[SOURCE EXTRACT]
Log formats can also define the fields contained within the log file and the data types for those fields. For example, name=text or age=number.  Special fields, like timestamps, are usually in predefined formats (such as ISO 8601, which would be displayed as 2022-07-10 15:21:00.000).

Applications usually define their available log format(s). Sometimes, the application gives the user a choice of format (for example, JSON or CSV). For hardware devices, manufacturers usually define the log types to be used.

Structured, semi-structured, and unstructured logs

Log files come in structured, semi-structured, or unstructured formats.

Structured log formats have a clear, consistent pattern and can be read by humans and machines. Fields are sometimes separated by a character such as a comma (as in CSV files), space, or hyphen. They may also be joined with an equal (=) sign (for example, name=Jane or city=Paris).

[INFORMATION SHOWN]
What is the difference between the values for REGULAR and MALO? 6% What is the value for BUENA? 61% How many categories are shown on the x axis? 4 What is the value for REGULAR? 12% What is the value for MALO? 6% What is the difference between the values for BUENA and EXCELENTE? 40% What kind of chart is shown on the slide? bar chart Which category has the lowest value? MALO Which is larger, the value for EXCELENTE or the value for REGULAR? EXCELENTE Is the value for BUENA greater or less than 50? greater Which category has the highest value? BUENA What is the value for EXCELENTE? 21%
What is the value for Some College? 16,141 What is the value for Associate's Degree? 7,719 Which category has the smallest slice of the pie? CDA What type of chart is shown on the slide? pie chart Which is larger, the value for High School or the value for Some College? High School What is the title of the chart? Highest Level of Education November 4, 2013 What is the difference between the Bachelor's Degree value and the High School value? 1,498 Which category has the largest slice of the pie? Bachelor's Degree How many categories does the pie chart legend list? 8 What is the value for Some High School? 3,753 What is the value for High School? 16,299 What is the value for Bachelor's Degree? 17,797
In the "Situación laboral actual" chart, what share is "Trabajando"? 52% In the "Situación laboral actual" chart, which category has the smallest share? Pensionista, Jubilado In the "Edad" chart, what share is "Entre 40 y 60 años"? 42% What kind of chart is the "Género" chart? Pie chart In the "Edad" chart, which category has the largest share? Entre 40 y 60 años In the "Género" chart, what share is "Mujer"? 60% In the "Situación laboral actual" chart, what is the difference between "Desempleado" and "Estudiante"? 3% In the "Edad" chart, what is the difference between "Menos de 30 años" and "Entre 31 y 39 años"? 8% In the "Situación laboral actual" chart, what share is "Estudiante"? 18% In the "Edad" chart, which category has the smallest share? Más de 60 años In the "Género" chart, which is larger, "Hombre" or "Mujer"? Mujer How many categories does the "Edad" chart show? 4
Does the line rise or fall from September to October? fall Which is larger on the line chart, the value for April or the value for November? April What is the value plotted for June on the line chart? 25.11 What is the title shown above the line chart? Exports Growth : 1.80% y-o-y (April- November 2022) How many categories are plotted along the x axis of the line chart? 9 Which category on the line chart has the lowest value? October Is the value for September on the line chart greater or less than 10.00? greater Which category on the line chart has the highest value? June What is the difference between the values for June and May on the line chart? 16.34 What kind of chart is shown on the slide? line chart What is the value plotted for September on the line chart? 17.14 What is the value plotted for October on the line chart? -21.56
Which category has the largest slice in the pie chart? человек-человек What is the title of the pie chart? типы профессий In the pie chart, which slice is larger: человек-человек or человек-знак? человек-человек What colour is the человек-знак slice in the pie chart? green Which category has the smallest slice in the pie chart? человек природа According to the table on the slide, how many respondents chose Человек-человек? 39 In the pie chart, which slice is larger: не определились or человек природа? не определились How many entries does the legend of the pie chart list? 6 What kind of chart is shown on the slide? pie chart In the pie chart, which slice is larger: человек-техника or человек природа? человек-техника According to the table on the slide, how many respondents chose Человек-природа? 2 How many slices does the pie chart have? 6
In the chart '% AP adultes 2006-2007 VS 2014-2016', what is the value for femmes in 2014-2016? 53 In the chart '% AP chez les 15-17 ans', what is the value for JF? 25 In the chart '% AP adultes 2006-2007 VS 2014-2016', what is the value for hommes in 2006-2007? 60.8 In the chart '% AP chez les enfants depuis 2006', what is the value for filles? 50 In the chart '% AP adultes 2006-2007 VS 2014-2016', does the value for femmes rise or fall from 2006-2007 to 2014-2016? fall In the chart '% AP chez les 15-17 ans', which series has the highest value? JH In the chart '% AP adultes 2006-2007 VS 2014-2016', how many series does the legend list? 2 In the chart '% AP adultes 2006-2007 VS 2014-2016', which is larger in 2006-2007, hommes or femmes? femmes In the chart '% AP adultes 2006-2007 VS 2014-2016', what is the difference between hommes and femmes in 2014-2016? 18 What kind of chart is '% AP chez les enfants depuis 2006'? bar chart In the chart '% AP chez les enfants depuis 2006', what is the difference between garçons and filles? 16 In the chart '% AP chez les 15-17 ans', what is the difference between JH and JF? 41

[CHECK YOUR UNDERSTANDING]
A: According to the text on log formats, who usually defines the log types for hardware devices?
B: Turn the paragraph beginning "Structured log formats have a clear" in the text on log formats into a short bulleted list that keeps its main facts.
C: Continue the text on log formats from its last sentence, in the same style.

[ANSWERS FOR THIS EXERCISE]
A: Manufacturers usually define them.

B:
- Structured log formats follow a clear, consistent pattern that both humans and machines can read.
- Fields may be separated by a character such as a comma (as in CSV files), a space, or a hyphen.
- Fields may also be joined with an equal (=) sign, as in name=Jane or city=Paris.

C:
Most log management systems have pre-configured parsers built in and can easily ingest structured log formats. Below is an example of a structured log file:

[{

"Env" : "Prod",

"ServerName" : "LAPTOP123",

"AppName" : "Console1.vmhost.exe",

"AppLoc" : "C:Teststackify-api-dotnetdstConsoleApplication1binDebugConsole1.vmhost.exe",

"Logger" : "StackifyLib.net",

"Msgs" : [{

"Msg" : "Incoming metrics data",

"data" : "{"clientid":12345}",

"EpochMs" : 1445345672470,

"Level" : "INFO",

"id" : "0c12301b-e4ge-11e6-8933-897567896a4"

}]

}]

Unstructured log formats don’t use a particular pattern, but they are still easy for humans to read. This makes it difficult to split the events and extract key-value pairs during parsing. If there is no built-in parser in the log management system, an unstructured log will require custom parsing, often creating extra work for the engineer.

2018-10-25 11:56:35,008 INFO  [LAPTOP321-1-3]  c.a.c.d.RFC4519DirectoryMembershipsIterable Found 7 children for 7 groups in 2 ms

Starting process to remove.

Process started.

Process completed.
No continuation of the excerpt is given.